**What this task involves:** Your copy of the entries below should hold exactly the lines from the one containing "Bilona Set - Fine Silver" to the one containing "Bournemouth Stadium Mouse Mat", inclusive, and no pictures.

**Exercise data:**
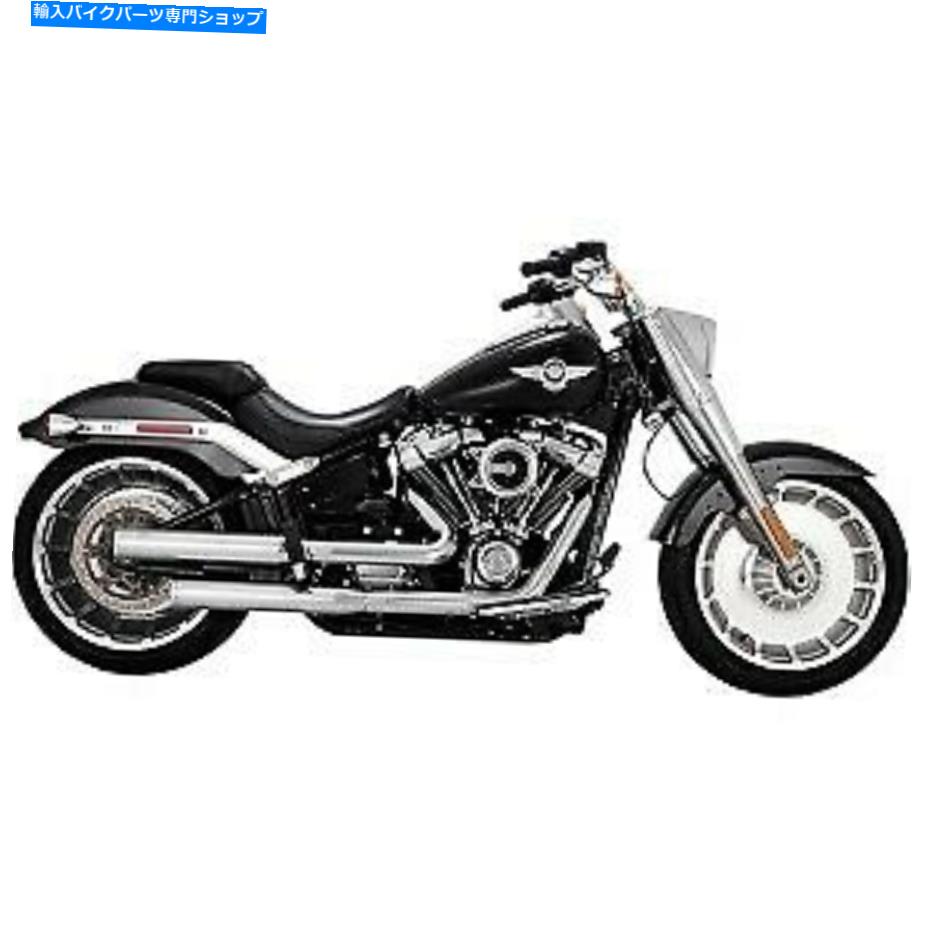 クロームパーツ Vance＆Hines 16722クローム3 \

* * *

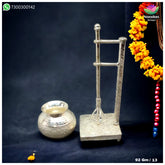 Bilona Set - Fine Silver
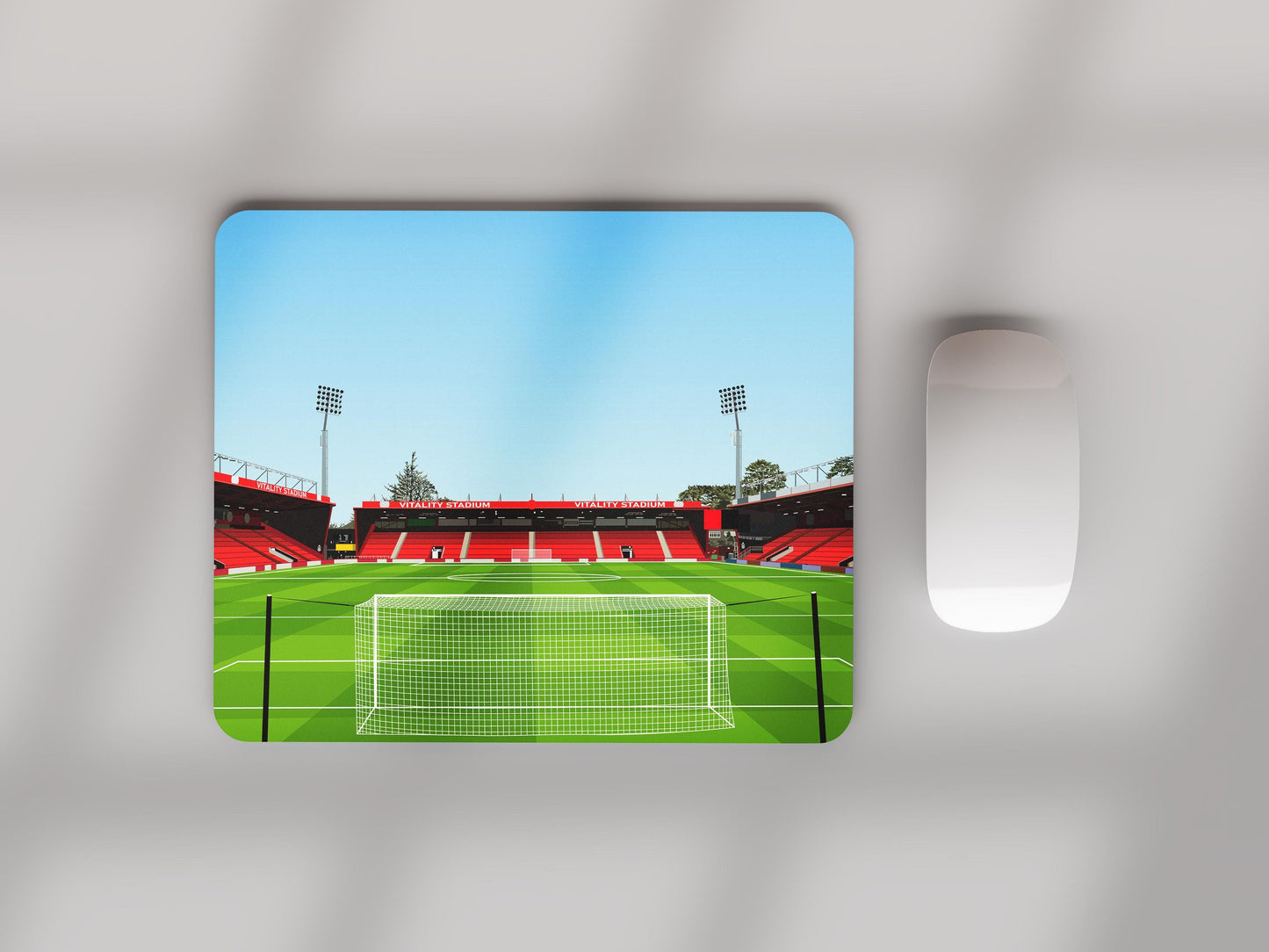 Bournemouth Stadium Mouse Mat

--

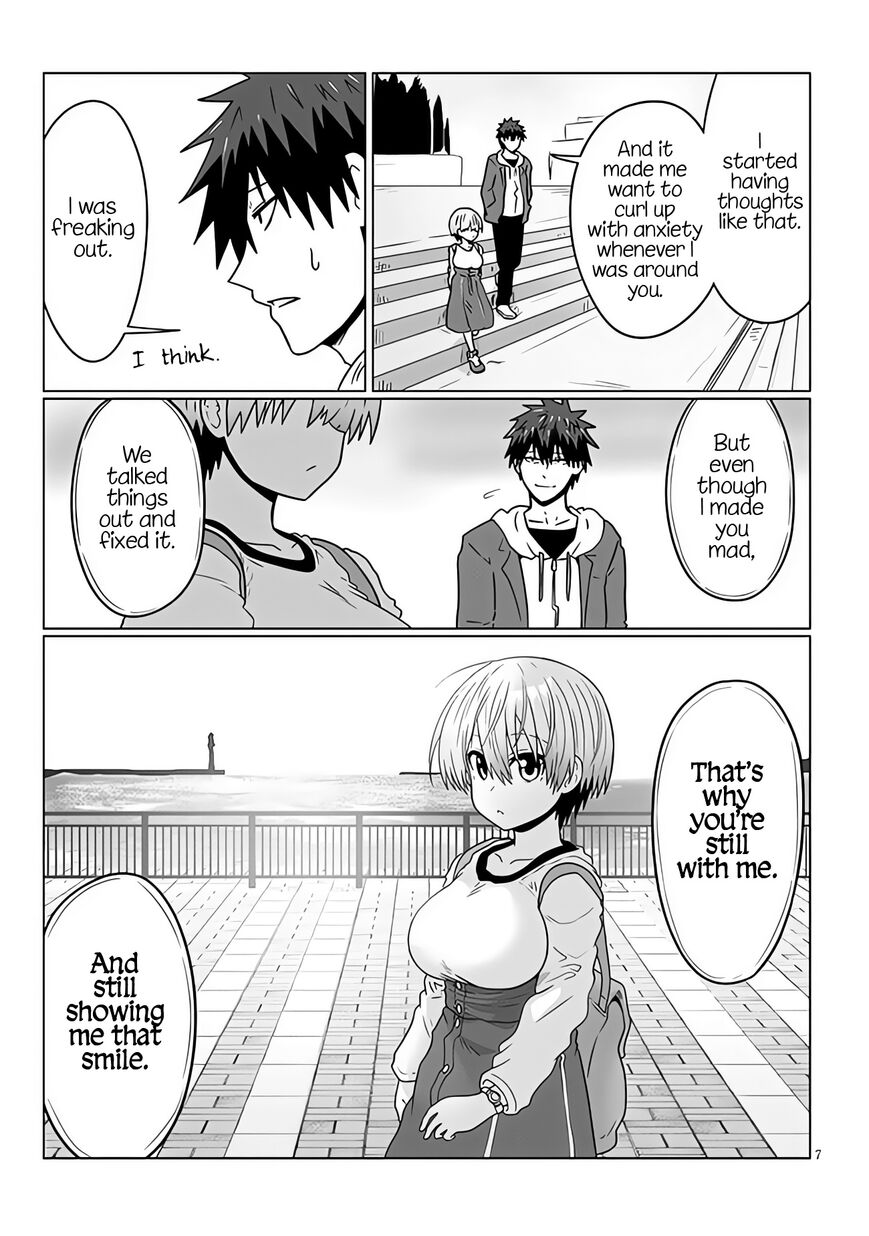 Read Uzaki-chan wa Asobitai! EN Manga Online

**Output for this exercise:**
 Bilona Set - Fine Silver
 Bournemouth Stadium Mouse Mat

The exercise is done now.